[Scene question records]
* * *

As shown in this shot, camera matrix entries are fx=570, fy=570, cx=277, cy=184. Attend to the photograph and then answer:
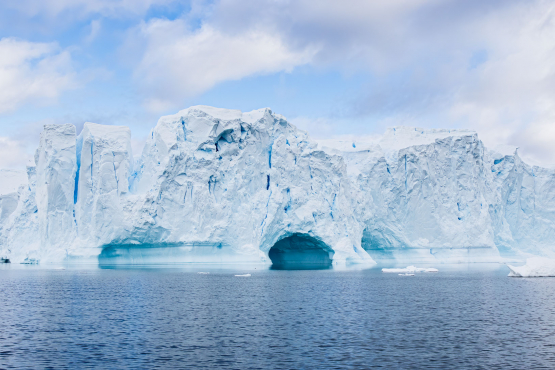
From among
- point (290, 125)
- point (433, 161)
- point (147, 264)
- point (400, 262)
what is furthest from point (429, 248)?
point (147, 264)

* * *

Task description: Edit the lines above by replacing "photograph" with "image" and leaving everything else unchanged. Omit the pictures from your answer.

Task answer:
As shown in this shot, camera matrix entries are fx=570, fy=570, cx=277, cy=184. Attend to the image and then answer:
From among
- point (290, 125)
- point (433, 161)
- point (147, 264)
- point (400, 262)
what is furthest from point (429, 248)?
point (147, 264)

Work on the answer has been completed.